[THE PROBLEM]: All of the records below should be output exactly.

(A run of records)
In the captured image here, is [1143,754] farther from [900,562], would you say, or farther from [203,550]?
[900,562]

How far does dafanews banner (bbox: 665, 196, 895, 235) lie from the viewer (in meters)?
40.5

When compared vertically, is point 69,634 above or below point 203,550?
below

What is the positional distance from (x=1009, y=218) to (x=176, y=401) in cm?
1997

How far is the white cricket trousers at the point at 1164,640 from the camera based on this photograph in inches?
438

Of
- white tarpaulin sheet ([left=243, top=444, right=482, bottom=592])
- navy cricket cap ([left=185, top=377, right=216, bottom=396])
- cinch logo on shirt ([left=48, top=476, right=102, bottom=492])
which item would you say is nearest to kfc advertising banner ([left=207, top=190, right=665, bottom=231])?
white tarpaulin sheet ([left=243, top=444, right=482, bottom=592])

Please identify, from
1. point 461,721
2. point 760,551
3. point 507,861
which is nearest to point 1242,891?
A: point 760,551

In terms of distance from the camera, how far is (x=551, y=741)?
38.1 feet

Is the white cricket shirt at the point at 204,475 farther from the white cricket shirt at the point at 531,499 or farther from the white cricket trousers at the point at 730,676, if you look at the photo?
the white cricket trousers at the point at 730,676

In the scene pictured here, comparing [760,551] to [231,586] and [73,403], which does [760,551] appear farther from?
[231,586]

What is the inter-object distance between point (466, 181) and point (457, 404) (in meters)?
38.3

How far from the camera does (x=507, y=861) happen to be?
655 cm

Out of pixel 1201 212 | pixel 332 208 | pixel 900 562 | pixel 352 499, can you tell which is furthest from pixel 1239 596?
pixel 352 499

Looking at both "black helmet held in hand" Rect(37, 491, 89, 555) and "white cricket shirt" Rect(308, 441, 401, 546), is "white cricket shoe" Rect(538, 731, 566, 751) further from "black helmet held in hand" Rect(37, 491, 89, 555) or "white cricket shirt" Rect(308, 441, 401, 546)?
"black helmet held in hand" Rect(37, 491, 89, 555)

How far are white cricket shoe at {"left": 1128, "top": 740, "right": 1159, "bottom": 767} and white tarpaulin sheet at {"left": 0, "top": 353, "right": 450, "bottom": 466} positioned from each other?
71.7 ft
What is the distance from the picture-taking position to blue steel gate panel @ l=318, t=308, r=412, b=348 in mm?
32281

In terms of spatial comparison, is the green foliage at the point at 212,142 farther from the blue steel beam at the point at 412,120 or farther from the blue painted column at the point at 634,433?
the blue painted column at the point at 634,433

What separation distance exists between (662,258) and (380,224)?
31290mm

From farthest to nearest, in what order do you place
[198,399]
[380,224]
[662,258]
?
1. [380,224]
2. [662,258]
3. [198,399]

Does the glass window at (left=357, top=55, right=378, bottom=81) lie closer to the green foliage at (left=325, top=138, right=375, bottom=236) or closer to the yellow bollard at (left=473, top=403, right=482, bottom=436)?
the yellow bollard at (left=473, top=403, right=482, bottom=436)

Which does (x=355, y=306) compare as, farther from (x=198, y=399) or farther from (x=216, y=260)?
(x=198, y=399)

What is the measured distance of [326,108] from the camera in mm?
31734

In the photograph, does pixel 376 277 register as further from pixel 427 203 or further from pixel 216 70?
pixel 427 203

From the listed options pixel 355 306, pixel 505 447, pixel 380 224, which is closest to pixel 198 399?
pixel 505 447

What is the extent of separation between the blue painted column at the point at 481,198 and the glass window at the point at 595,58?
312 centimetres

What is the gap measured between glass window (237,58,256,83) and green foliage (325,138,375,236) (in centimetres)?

[ANSWER FOR THIS EXERCISE]:
In the captured image here, is [1143,754] farther from [900,562], would you say, or farther from [203,550]?
[900,562]

How far does dafanews banner (bbox: 665, 196, 895, 235) lie from the viewer (in meters)?
40.5

When compared vertically, is point 69,634 above or below point 203,550?
below

What is the positional distance from (x=1009, y=218) to (x=176, y=401) in cm?
1997

How far is the white cricket trousers at the point at 1164,640 from the camera based on this photograph in inches?
438

Of
- white tarpaulin sheet ([left=243, top=444, right=482, bottom=592])
- navy cricket cap ([left=185, top=377, right=216, bottom=396])
- cinch logo on shirt ([left=48, top=476, right=102, bottom=492])
which item would you say is nearest to kfc advertising banner ([left=207, top=190, right=665, bottom=231])?
white tarpaulin sheet ([left=243, top=444, right=482, bottom=592])

Please identify, from
1. point 461,721
2. point 760,551
3. point 507,861
which is nearest to point 1242,891?
A: point 760,551

In terms of distance from the camera, how far is (x=551, y=741)?
38.1 feet

Is the white cricket shirt at the point at 204,475 farther from the white cricket shirt at the point at 531,499 or farther from the white cricket trousers at the point at 730,676, if you look at the photo?
the white cricket trousers at the point at 730,676

In the scene pictured here, comparing [760,551] to [231,586] and [73,403], which does [760,551] appear farther from?
[231,586]

What is the inter-object distance between point (466, 181) and point (457, 404) (in meters)?
38.3

How far from the camera does (x=507, y=861) happen to be?
655 cm

Out of pixel 1201 212 | pixel 332 208 | pixel 900 562 | pixel 352 499, can you tell which is furthest from pixel 1239 596?
pixel 352 499

Looking at both "black helmet held in hand" Rect(37, 491, 89, 555) and "white cricket shirt" Rect(308, 441, 401, 546), is "white cricket shoe" Rect(538, 731, 566, 751) further from "black helmet held in hand" Rect(37, 491, 89, 555) or "white cricket shirt" Rect(308, 441, 401, 546)?
"black helmet held in hand" Rect(37, 491, 89, 555)

How far are white cricket shoe at {"left": 1128, "top": 740, "right": 1159, "bottom": 767} and white tarpaulin sheet at {"left": 0, "top": 353, "right": 450, "bottom": 466} positioned from each other?
71.7 ft
What is the distance from the picture-taking position to blue steel gate panel @ l=318, t=308, r=412, b=348 in mm?
32281

In terms of spatial comparison, is the green foliage at the point at 212,142 farther from the blue steel beam at the point at 412,120 or farther from the blue painted column at the point at 634,433?
the blue painted column at the point at 634,433

What separation distance exists between (662,258) and (380,224)?
31290mm

From farthest to nearest, in what order do you place
[198,399]
[380,224]
[662,258]
?
1. [380,224]
2. [662,258]
3. [198,399]

Does the glass window at (left=357, top=55, right=378, bottom=81) lie closer to the green foliage at (left=325, top=138, right=375, bottom=236) or closer to the yellow bollard at (left=473, top=403, right=482, bottom=436)?
the yellow bollard at (left=473, top=403, right=482, bottom=436)

Which does (x=355, y=306) compare as, farther from (x=198, y=399) or farther from (x=216, y=260)?
(x=198, y=399)

What is the measured distance of [326,108] from the camera in mm?
31734

In the photograph, does pixel 376 277 register as further from pixel 427 203 or further from pixel 216 70?
pixel 427 203

From the listed options pixel 355 306, pixel 505 447, pixel 380 224, which is closest to pixel 198 399?
pixel 505 447

What is the extent of separation between the blue painted column at the point at 481,198 and the glass window at the point at 595,58?
312 centimetres

What is the gap measured between glass window (237,58,256,83) and green foliage (325,138,375,236) (in centimetres)?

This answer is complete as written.